Seminario Interdipartimentale di Algoritmica  

Monday, April 10, 2006, 12:00 noon
Lower Stretch Spanning Trees
Michael Elkin, Ben-Gurion University

DIS - Department of Computer and System Sciences
Room C3, second floor

Abstract:

In a seminal paper of Alon, Karp, Peleg and West, 1992, the authors considered the problem of constructing a spanning tree T with a low average stretch for a given undirected possibly weighted n-vertex graph G = (V,E).

For an edge e = {u,w} in E, the **stretch** of e with respect to T, denoted str(e,T), is the ratio between the distances between u and w in T and in G. The **average-stretch** of a tree T is

    avgstr(T) = (1/|E|) * \sum_{e \in E} str(e,T).
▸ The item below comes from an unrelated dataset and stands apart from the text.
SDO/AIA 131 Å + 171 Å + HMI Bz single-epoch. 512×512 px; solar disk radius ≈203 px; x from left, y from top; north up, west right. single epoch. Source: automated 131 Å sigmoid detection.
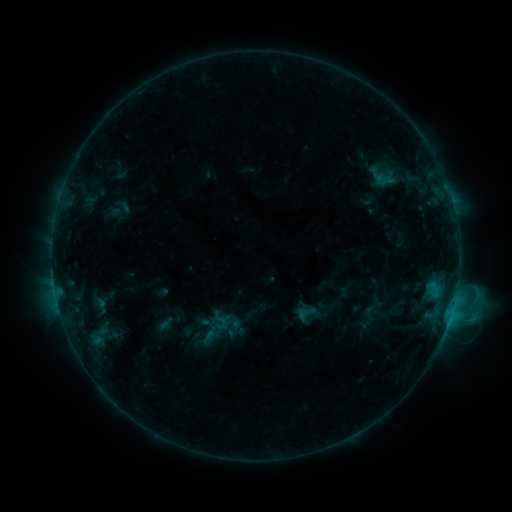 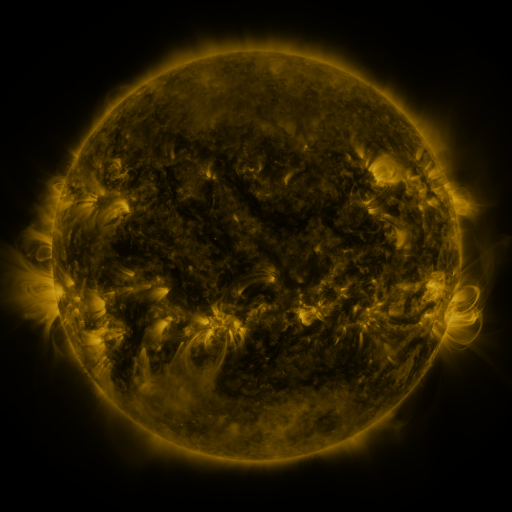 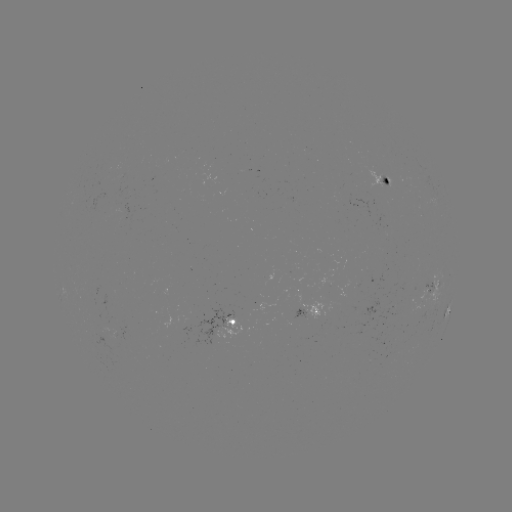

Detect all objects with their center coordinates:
sigmoid: [369, 168, 399, 192]
sigmoid: [296, 301, 317, 324]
Alon et al. showed that for every graph G there exists a spanning tree T with avgstr(T) = exp{O(\sqrt{\log n \log\log n})}, and that there exist (infinitely many) graphs G such that for every spanning tree T for G, avgstr(T) = \Omega(\log n). Closing the gap between the upper and lower bounds of Alon et al. is a challenging open problem.
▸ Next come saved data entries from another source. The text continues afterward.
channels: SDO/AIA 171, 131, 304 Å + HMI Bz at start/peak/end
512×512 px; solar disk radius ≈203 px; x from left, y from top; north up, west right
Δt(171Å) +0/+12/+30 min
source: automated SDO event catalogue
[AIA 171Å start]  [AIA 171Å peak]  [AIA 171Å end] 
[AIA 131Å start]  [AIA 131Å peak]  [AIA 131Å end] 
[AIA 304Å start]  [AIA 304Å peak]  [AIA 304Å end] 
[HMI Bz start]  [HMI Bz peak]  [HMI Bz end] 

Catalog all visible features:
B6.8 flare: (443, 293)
In a recent joint work with Emek, Spielman and Teng we showed an upper bound of O(\log^2 n \log\log n) for the problem. Our techniques were also used by Dhamdhere, Gupta and Racke to further improve the upper bound to O(\log^2 n). In this talk I will show an outline of the proofs of  improved bounds, and present some directions for future work.